Vanne became a good friend of Alec Waugh, the brother of Evelyn Waugh. Alec noted in one of his books that Marda tended to be cast in supporting roles. He suggested that it was because she "lacked sex appeal on stage. ... She lacked lightness. She did not look embraceable. I pictured her in more emotional roles, as a mature woman." He wrote that although she had several affairs with men, her main interest was women. John Gielgud became a good friend of Vanne and mentions her in his writings.

==South African company==

In London, Vanne formed a professional and personal partnership with the actress Dame Gwen Ffrangcon-Davies that lasted until her death in 1970. The couple founded a theatre company in South Africa, at the outbreak of World War II, when most of the London theatres were dark. They toured the provinces, including appearances at the Hoffmeyer Theatre in Cape Town. There they performed their production of Twelfth Night in which Marda played Maria and Gwen played Olivia. They also produced and acted in the play Quality Street by James Barrie. They played 44 towns in fifteen weeks and made a small profit. Vanne appeared as Madame Arcati in a production of Blithe Spirit in Johannesburg, and she and Ffrangcon-Davies brought their production of The Merry Wives of Windsor to the Alhambra Theatre in Cape Town in 1945.

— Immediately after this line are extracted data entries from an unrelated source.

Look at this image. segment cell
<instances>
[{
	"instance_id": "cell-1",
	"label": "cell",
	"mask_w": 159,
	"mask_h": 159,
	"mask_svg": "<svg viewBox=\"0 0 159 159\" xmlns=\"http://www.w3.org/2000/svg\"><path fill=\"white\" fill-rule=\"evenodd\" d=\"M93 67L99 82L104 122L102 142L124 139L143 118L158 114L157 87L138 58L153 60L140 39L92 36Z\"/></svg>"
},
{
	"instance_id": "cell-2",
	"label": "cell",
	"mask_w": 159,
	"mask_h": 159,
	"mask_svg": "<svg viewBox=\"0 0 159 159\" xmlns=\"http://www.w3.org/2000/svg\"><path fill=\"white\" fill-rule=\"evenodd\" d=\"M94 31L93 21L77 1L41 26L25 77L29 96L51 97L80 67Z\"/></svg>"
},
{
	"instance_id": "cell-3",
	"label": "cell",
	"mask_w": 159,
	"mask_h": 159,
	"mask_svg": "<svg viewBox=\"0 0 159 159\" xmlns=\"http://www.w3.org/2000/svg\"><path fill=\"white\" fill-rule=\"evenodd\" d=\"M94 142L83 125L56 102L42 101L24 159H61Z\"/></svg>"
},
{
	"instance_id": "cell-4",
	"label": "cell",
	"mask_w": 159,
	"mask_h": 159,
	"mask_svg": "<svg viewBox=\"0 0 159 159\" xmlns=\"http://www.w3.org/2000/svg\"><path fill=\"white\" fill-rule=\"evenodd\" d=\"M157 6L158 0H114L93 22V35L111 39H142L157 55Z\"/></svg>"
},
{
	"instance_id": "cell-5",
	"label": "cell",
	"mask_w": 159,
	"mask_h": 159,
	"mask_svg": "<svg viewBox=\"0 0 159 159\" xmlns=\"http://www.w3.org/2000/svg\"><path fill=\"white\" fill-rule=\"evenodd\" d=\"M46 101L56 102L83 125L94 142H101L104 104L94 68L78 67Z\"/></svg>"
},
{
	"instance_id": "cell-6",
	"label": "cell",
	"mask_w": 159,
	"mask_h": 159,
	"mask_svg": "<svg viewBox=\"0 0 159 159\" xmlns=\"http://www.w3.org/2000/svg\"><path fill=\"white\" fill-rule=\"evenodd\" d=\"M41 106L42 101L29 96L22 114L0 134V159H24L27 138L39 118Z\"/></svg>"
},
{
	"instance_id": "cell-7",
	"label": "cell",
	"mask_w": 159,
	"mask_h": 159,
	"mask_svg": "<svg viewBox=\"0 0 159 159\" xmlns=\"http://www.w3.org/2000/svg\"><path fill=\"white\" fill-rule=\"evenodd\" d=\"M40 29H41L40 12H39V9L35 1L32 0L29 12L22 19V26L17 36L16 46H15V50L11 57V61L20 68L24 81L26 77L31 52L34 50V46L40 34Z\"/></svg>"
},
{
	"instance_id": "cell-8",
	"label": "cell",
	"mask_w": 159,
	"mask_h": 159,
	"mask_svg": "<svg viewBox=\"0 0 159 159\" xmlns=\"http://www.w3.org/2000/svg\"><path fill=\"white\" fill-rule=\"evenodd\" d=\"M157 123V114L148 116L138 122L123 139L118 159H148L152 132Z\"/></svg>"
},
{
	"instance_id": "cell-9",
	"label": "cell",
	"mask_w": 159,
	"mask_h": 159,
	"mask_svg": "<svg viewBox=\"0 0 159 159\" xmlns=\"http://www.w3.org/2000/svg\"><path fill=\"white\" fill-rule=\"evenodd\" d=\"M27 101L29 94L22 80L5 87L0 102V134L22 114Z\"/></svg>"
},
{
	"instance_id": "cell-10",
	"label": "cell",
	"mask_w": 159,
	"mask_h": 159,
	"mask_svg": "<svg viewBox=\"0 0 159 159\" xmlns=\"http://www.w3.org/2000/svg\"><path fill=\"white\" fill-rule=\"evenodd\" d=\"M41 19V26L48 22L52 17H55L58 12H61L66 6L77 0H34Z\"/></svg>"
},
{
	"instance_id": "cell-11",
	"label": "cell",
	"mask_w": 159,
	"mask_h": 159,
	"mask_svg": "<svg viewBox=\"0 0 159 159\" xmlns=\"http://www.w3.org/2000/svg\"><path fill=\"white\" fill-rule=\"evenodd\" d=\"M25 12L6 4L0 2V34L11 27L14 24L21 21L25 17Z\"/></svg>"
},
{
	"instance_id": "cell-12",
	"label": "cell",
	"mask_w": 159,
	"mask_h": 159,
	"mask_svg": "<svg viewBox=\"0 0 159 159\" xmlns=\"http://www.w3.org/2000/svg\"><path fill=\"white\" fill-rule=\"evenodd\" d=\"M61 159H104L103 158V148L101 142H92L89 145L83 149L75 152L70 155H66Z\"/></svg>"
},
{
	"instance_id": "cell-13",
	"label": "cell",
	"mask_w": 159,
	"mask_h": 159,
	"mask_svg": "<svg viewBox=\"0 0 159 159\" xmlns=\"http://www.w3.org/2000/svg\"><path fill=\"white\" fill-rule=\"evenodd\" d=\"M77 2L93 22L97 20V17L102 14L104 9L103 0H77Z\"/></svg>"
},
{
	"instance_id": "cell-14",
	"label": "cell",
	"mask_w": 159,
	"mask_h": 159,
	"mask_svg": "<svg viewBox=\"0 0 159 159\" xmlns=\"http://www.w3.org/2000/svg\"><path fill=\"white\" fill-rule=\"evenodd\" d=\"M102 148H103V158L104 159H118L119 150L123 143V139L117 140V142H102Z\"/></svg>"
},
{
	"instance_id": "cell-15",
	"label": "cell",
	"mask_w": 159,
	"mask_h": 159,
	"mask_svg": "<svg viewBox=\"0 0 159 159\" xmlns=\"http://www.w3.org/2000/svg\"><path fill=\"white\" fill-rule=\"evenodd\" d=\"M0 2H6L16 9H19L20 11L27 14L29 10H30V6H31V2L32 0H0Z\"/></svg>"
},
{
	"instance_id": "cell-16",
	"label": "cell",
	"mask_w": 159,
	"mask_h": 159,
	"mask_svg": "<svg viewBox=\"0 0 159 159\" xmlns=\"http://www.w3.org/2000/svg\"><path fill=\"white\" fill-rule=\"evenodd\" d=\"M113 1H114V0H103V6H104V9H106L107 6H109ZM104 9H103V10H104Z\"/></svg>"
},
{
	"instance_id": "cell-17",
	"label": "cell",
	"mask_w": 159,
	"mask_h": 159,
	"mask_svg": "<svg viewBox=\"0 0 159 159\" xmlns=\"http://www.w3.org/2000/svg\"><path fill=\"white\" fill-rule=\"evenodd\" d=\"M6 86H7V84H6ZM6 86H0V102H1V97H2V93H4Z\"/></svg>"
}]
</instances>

In 1950, Vanne directed an Afrikaans translation of Grumpy, by Horace Hodges and T. Wigney Percyval called Oupa Brompie for the National Theatre Organisation (NTO) of South Africa.

They produced The Dam by South African writer Guy Butler in 1952, which the author criticised for portraying the Coloured (mixed-race) characters as caricatures.

==Death==

Vanne gained British Citizenship in 1965. She died of cancer in 1970 in London.

==Selected work==

===Theatre===

- If (1921) by Lord Dunsany – Mary Beal
- King Lear's Wife (1921) by Gordon Bottomley – Hygd
- Amphitryon; or, The Two Socia's (1922) by John Dryden – Phaedra
- Loyalties (1922) by John Galsworthy – Margaret Orme
- The Maid's Tragedy (1925) by Francis Beaumont and John Fletcher – Dula
- Rain (1925) by John Colton and Clemence Randolph (based on W. Somerset Maugham's story "Miss Thompson") – Mrs. Davidson
- Easy Virtue (1926) by Noël Coward – Marion
- Made in Heaven (1926) by Phyllis Morris – Jane Chute
- The Marriage of Figaro (1926) by Barry V. Jackson (after Beaumarchais) – Suzanne
- The Widowing of Mrs Holroyd (1926) – Mrs Holroyd
- The Constant Wife (1927) by W. Somerset Maugham
- The Desperate Lovers (1927) by Alfred Sutro – Lady Eulalie Havers
- The Happy Husband (1927) by Harrison Owen – Stella Tolhurst
- Home Chat (1927) by Noël Coward – Mavis Wittersham
- Many Waters (1928) by Monckton Hoffe – Mabel Wingrove, Mabel Barcaldine
- Two White Arms (1928) by Harold Dearden – Lydia Charrington
- Cape Forlorn (1930)
- For Services Rendered (1932) by W. Somerset Maugham – Gwen Cedar
- Pleasure Cruise (1932) by Austen Allen – Judy Mills
- At 8 a.m. (1935) by Jan Fabricius
- Parnell (1936) by Elsie T. Schauffler – Mrs Benjamin Wood
- The King of Nowhere (1937) by James Bridie
- Lovers' Meeting (1937) by Leonard Ide
- The Provoked Wife (1937) – Lady Fanciful
- The Flashing Stream (1938) by Charles Morgan – Lady Helston
- Madmoiselle (1941) (in Afrikaans) with Siegfried Mynhardt
- Six Characters in Search of an Author (1954) by Luigi Pirandello
- Morning's at Seven (1956)
- Man and Superman (1965)

===Filmography===

- Strange Boarders (1938) – Mrs. Greatorex
- Joanna (1968)

===Television===

- The Great Adventure (1939)
- Passion, Poison and Petrifaction (1939)
- Prelude to Glory (1954)
- Vanity Fair (1956–57)
- BBC Sunday-Night Theatre (1957)
- Peace and Quiet (1957)
- Our Mutual Friend (1958)
- Dark Possession (1959)
- The Eustace Diamonds (1959)
- Knight Errant Limited (1960)
- Somerset Maugham Hour (1960)
- The First Gentleman (1961)
- Emergency-Ward 10 (1964)
- Theatre 625 (1965)
- Out of the Unknown (1965)
- Broome Stages (1966)
- Middlemarch (1968)
- BBC Play of the Month (1970)

===Radio===

- The Words Upon the Window Pane (1937) by William Butler Yeats

==Personal life==

Although she married a man early in life and had other relationships with men, her longest relationship was with a woman. Vanne was the partner for many decades of British actress Dame Gwen Ffrangcon-Davies.